Leloup-Bouhier. Deux patronymes attribués en 1935 à l’École professionnelle de commerce et d’industrie, implantée au 11, boulevard de Launay, pour honorer la mémoire de deux de ses anciens directeurs : Arsène Leloup et René Bouhier, les deux fondateurs de l’institution nantaise. Devenu lycée professionnel, l’établissement a fermé ses portes en 2014 pour être transformé en école primaire à la rentrée 2020. Afin de transmettre la mémoire de cet ancien haut lieu de la formation professionnelle locale, sa dénomination a été conservée.

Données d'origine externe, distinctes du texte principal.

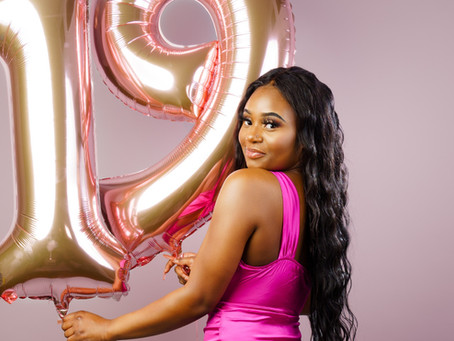 Birthday Photoshoots for Adults - The Perfect Birthday Gift for Yourself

Arsène Leloup, premier directeur de l’école primaire supérieure (EPS)

Premier directeur de l’école primaire supérieure de 1834 à 1853, Arsène Leloup est une personnalité importante de l’histoire scolaire de Nantes.

Portrait en buste d’Arsène Leloup

Portrait en buste d’Arsène Leloup

Date du document : sans date

Des études à Paris

Né à Avranches (Manche) le 11 février 1803, Arsène Leloup obtient son baccalauréat en 1821 à l’issue de ses études secondaires au lycée de Rennes. Cinq ans plus tard, il sort diplômé de l’école de pharmacie de Paris puis s’inscrit en 1829 à la faculté de médecine parisienne.

En 1832, il participe activement à la lutte contre l’épidémie de choléra qui sévit dans la capitale (18 402 victimes dont Casimir Périer, le chef du gouvernement), ce qui lui vaut une médaille du gouvernement. Deux ans plus tard, il est recruté par la municipalité nantaise pour exercer les fonctions de professeur de chimie et de directeur de la toute nouvelle école primaire supérieure (EPS), la première ouverte en France le 2 novembre 1834.

L’ouverture de la première école primaire supérieure en France

Instituées par la loi Guizot du 28 juin 1833 et obligatoires dans les villes de plus de 6000 habitants, les EPS dispensent un enseignement primaire de second degré orienté vers les sciences appliquées et destiné aux enfants de la classe moyenne émergente.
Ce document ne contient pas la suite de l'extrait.